Add any of the following: Some chopped red pepper (you can roast it first, if you want), some chopped sun-dried tomatoes, some canned or cooked chickpeas, some chopped fresh basil, anything else you think tastes good in pasta sauce (I can see adding black olives, for example, except that I hate olives. so I don't).
If you're using crushed tomatoes, you may wish, at this point, to add some oregano, or Italian seasoning.
Cover with your preferred sauce/crushed tomato solution and serve over pasta with grated Parmesan or Romano cheese.
no subject
Date: 2012-04-05 04:20 pm (UTC)no subject
Date: 2012-04-05 04:23 pm (UTC)no subject
Date: 2012-04-05 05:55 pm (UTC)I have done: it involves scalding and peeling tomatoes, for which life is IME generally too short unless one is canning or freezing two or three bushels and can set up an assembly-line sort of approach, at which point the set-up and clean-up become a more tolerable percentage of your cooking time.
no subject
Date: 2012-04-06 03:08 am (UTC)no subject
Date: 2012-04-06 03:11 am (UTC)no subject
Date: 2012-04-06 05:27 am (UTC)1. Remember to take the olive oil out of the fridge so it's warm enough to pour
2. Cook 2-3 sausages (in our case on the BBQ, but can be however works for you)
3. At the same time, chop a bunch of broccoli into bite-sized florets.
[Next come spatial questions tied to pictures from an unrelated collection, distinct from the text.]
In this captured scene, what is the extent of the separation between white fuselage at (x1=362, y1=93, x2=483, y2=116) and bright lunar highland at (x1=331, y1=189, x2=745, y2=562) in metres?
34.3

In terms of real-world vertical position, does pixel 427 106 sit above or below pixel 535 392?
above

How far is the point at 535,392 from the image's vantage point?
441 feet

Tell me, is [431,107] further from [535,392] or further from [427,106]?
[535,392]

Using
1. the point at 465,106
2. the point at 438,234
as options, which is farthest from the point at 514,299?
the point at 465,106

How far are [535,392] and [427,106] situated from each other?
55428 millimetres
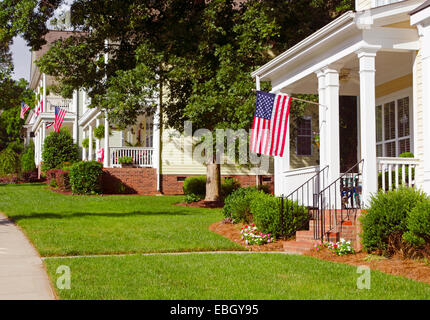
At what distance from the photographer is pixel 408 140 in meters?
14.1

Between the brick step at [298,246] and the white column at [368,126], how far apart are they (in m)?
1.38

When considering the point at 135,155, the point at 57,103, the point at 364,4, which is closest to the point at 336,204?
the point at 364,4

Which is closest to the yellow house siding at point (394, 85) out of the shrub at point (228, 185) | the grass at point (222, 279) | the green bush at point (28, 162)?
the grass at point (222, 279)

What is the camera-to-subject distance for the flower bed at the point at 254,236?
39.8ft

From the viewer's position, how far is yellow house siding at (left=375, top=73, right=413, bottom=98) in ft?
46.0

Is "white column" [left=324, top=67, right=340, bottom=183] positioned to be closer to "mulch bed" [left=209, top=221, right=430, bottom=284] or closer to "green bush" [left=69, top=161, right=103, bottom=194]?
"mulch bed" [left=209, top=221, right=430, bottom=284]

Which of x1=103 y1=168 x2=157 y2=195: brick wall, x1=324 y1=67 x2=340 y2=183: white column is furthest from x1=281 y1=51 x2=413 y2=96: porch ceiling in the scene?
x1=103 y1=168 x2=157 y2=195: brick wall

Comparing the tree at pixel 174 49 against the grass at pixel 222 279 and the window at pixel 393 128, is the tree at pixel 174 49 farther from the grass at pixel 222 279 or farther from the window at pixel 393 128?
the grass at pixel 222 279

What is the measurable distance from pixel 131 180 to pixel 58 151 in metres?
8.75

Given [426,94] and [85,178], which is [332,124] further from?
[85,178]

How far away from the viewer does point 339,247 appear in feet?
34.1
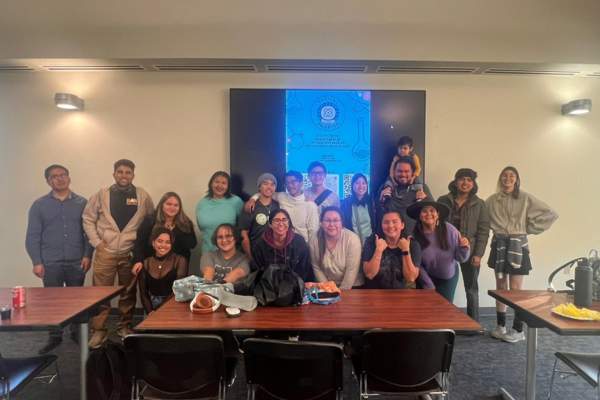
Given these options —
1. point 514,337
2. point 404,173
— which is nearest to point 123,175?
point 404,173

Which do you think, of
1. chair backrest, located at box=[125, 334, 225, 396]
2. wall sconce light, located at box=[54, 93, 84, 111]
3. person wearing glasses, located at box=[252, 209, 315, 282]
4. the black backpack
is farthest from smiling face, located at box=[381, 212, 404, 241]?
wall sconce light, located at box=[54, 93, 84, 111]

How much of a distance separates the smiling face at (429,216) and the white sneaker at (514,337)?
1398 mm

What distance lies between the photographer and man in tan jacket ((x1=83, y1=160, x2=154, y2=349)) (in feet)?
10.5

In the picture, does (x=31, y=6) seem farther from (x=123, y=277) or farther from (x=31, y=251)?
(x=123, y=277)

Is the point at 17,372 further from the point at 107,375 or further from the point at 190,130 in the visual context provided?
the point at 190,130

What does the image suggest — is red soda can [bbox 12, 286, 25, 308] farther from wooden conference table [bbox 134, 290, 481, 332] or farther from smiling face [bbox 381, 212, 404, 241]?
smiling face [bbox 381, 212, 404, 241]

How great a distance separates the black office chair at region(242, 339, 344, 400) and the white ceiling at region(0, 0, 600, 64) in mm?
2888

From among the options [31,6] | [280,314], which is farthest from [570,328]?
[31,6]

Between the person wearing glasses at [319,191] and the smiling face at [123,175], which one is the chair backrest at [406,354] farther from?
the smiling face at [123,175]

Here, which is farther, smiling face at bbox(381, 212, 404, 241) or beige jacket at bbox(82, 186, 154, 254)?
beige jacket at bbox(82, 186, 154, 254)

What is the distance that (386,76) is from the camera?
384 centimetres

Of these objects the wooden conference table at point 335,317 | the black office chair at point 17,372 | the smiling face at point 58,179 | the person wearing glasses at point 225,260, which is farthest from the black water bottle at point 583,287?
the smiling face at point 58,179

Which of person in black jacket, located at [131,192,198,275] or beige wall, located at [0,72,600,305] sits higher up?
beige wall, located at [0,72,600,305]

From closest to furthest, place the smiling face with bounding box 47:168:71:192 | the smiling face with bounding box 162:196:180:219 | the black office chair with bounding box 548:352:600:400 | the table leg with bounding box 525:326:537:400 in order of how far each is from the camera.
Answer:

Peel as much of the stems as you want to eat (just roughly with your knife, don't be fancy), and chop them into bite-sized pieces
4. Steam the broccoli
5. At the same time, boil a package of small pasta until al dente. Drain & return to pot.
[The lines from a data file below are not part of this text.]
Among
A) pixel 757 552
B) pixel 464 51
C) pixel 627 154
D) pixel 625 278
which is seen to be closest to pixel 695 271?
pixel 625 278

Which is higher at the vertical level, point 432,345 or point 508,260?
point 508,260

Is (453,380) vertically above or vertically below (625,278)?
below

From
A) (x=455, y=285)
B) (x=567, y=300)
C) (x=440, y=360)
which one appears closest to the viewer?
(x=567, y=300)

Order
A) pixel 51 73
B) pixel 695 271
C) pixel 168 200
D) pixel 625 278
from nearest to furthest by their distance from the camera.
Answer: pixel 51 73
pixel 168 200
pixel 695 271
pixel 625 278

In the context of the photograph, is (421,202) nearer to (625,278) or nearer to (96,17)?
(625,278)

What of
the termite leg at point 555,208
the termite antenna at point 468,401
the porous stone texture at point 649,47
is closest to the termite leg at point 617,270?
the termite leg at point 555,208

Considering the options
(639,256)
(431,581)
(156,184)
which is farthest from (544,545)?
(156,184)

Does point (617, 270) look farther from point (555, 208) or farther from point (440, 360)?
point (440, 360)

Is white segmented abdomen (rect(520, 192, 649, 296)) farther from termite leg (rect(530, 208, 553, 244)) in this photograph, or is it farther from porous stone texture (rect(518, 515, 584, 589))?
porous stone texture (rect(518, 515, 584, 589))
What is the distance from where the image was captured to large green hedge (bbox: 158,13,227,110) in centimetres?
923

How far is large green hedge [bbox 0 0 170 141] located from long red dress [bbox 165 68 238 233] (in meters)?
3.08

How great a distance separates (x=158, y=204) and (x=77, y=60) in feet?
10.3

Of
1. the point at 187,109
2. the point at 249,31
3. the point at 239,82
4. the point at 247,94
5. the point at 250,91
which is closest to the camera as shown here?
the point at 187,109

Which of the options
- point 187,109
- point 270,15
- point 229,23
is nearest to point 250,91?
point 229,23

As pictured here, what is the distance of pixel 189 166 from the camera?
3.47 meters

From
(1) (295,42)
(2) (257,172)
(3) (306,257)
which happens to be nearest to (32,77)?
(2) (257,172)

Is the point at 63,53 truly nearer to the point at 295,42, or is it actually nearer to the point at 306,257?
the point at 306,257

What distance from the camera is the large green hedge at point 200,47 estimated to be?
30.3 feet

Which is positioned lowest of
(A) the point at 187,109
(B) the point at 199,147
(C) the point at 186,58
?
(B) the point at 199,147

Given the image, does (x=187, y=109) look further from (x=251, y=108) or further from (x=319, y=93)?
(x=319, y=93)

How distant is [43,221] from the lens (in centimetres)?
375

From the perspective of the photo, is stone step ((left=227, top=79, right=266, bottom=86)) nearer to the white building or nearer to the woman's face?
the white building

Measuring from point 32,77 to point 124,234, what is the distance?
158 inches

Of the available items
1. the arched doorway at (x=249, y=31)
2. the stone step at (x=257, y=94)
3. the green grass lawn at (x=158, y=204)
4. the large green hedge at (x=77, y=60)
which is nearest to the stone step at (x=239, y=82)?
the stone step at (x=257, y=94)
6. Pour a glog of olive oil over the pasta. Add some dried oregano and dried chili flakes (1-2 tsp each or the inside dip of your palm), crushing them between your hands as you add them. Stir.
7. Stir in the steamed broccoli.
8. Slice cooked sausages into thin round slices. Add in and stir.
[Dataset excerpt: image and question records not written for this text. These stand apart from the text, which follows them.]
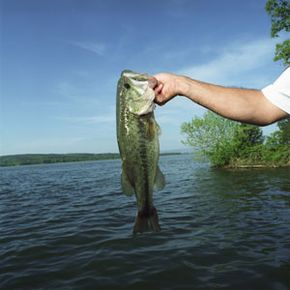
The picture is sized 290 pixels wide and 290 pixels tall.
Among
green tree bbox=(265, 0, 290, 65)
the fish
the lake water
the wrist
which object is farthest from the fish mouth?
green tree bbox=(265, 0, 290, 65)

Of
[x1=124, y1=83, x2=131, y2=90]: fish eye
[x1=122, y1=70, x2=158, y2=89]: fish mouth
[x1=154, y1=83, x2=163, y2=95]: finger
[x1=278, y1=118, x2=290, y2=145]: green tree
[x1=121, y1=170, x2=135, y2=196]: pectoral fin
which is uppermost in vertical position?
[x1=278, y1=118, x2=290, y2=145]: green tree

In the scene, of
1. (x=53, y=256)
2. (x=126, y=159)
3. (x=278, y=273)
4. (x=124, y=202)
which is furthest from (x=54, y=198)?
(x=126, y=159)

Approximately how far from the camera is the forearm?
326cm

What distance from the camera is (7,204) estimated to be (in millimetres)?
20500

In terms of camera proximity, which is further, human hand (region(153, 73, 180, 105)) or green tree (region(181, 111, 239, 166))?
green tree (region(181, 111, 239, 166))

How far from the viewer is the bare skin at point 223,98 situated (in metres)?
3.27

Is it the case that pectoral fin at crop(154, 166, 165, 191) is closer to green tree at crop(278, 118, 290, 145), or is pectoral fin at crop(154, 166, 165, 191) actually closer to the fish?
the fish

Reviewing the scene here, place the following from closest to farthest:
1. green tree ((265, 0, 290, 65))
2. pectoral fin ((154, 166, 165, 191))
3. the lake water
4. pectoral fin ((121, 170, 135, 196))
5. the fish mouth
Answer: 1. the fish mouth
2. pectoral fin ((121, 170, 135, 196))
3. pectoral fin ((154, 166, 165, 191))
4. the lake water
5. green tree ((265, 0, 290, 65))

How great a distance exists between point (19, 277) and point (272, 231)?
839 centimetres

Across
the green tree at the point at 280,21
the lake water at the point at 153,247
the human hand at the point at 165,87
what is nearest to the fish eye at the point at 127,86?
the human hand at the point at 165,87

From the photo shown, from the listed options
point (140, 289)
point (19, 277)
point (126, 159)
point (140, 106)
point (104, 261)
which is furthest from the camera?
point (104, 261)

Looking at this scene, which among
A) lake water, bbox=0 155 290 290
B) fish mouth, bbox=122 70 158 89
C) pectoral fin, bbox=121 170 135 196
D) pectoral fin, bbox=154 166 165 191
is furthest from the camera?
lake water, bbox=0 155 290 290

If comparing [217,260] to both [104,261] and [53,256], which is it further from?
[53,256]

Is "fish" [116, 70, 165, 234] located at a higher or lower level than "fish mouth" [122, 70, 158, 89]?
lower
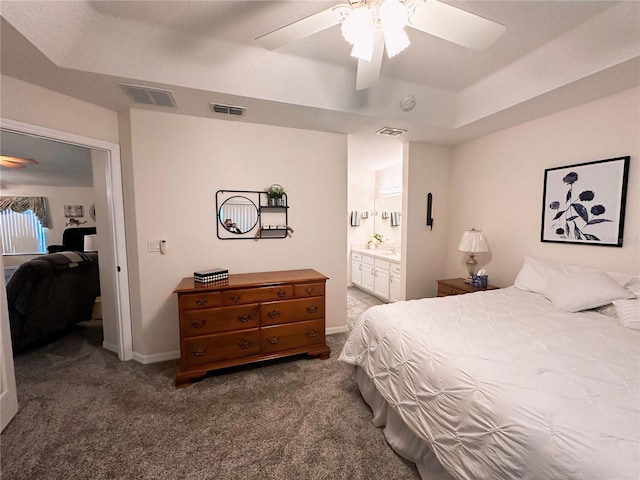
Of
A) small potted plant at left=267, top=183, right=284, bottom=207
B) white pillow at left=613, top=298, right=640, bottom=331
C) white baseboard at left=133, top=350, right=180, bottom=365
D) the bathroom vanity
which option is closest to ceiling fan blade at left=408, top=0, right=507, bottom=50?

9. Serve with good grated Parmesan, Romano, or Asiago.
(It qualifies as half-homemade because of the sausages ... but it's close enough to homemade for me. Just about any sausage works for this. If you're vegetarian, skip the sausages or replace them with another veggie or protein of your choice.)
no subject
Date: 2012-04-07 05:24 am (UTC)no subject
Date: 2012-04-07 05:31 am (UTC)Voila: one-pot cooking and one-bowl dining, virtually fat free (I do not add the recommended oil). Bonus: adding the veggies really stretches the yield, so instead of three meals you have five or six. (Meals = meals for one; I'm single and it shows.) Plus it's freezable if you get bored.